There is a general, considerable Czech dislike of Russians, because of past history. Czechs quite rightly, see little difference between the former communist-led USSR and present day Putin-led Russia. Both are seen as wanting to dominate and control the neighbouring states of Central and Eastern Europe, either by military or economic means – often a combination of both.
The current situation in the Crimea peninsula, has many echoes of the events of August 1968 here in the Czech Republic. By the will of the people, there is a change of government to one that is not to the liking of Moscow. So the troops are sent in to seek to reimpose Russian control and influence. In 1968, certain members of the Central Committee of the Czechoslovak Communist Party are supposed to have invited the Soviet Red Army to invade the country. In 2014, Putin’s government claim that former President Viktor Yanukovych, invited Russian troops to intervene in Ukraine, before he was deposed.
There are also wider historical echoes to the origins of the Second World War, with lands that are part of the present-day Czech Republic, being central to the dispute that eventually led to the outbreak of hostilities. As I’ve previously written, when the new nation of Czechoslovakia was established in 1918, the country included many people of German ethnic origin. According to a census taken in 1921, just over three million Germans lived in Czechoslovakia accounting for around 23% of the country’s total population. The areas where Germans formed a majority were known as Sudetenland and the people themselves as the Sudetendeutsche.
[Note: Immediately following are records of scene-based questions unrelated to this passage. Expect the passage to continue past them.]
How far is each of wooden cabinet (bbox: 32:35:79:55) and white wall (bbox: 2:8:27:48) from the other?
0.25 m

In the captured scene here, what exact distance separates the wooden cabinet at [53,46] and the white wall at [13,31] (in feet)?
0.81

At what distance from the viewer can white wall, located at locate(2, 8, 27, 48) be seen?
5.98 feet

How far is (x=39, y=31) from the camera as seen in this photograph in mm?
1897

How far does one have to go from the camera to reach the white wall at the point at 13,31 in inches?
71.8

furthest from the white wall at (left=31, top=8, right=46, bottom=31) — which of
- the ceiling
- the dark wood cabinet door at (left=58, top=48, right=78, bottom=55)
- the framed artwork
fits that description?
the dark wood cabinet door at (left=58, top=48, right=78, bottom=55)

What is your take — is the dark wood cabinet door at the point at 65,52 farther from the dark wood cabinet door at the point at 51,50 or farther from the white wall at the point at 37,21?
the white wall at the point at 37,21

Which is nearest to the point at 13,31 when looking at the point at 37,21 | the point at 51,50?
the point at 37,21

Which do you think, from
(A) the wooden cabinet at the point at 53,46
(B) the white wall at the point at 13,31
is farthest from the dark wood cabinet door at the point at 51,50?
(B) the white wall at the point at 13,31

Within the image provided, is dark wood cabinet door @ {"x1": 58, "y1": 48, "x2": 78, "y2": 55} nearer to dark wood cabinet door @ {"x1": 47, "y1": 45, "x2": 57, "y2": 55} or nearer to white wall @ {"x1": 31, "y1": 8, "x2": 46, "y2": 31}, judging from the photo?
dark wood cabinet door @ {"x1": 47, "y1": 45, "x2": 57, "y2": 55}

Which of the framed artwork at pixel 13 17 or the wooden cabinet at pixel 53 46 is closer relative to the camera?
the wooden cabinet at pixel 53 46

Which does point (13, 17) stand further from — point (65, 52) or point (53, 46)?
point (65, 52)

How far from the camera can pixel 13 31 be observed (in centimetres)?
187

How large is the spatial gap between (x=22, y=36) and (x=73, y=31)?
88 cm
During the 1930s, Nazi Germany, led by Adolf Hitler, actively encouraged dissent among the Sudetendeutsche, hoping to provoke a reaction from the Czechoslovak authorities. The aim was to provide justification for military intervention, ostensibly to protect ethnic Germans. This is exactly what Putin-led Russia is doing presently in the Crimea peninsula. Putin claims he is only protecting ethnic Russians but at the same time, he is actively encouraging confrontation with Ukrainians, hoping to provide justification for his actions.
Hitler got his way without needing to forcibly invade. Because of the policy of appeasement adopted in Munich at the end of September 1938, by Neville Chamberlain and his French counterpart Édouard Daladier, Nazi Germany took control of the Sudetenland, without needing to fire a shot. To most Czech people and to me, the parallels are very apparent. Allowing a Putin-led Russia, to take control of the Crimea peninsula because it has a majority ethnic Russian population, will not solve the problem. Instead, it will embolden Putin, to seek to take control of further territory, with the ultimate goal of effectively re-establishing the USSR as an enlarged Russian Federation.
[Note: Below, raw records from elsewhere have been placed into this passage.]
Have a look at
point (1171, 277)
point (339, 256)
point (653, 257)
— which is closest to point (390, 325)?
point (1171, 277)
Whilst I thoroughly disapprove of the actions of President Putin, Western leaders, particularly those of the USA and the UK, have a serious problem. When either President Obama or Prime Minister Cameron, point out that Russia has invaded a sovereign country in breach of international law, Putin responds by pointing out that the USA and the UK did exactly the same thing, when they invaded Iraq in 2003. Neither side can claim to hold the moral high ground.
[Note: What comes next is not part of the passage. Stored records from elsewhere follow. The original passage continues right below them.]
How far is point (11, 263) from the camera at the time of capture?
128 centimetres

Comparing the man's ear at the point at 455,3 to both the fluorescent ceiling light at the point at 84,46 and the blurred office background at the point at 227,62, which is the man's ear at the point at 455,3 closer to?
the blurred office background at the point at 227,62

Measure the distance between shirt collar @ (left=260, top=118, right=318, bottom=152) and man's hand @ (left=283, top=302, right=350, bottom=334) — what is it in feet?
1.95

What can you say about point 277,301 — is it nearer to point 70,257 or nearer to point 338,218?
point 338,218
So far, both the United States and the European Union, have adopted a series of economic measures to try and force a change in Russian policy. Fortunately, the weather is helping them. The main economic lever the Russians have, is that much of Central and Eastern Europe relies on Russian natural gas and oil, for heating. But because of the most mild winter of recent memory, stockpiles are high and the winter is coming to an end. With the Russian rouble at an all time low, Putin may be forced to make concessions to keep Russia economically afloat. We shall see. All one can be certain of is that a period of great uncertainty lies ahead.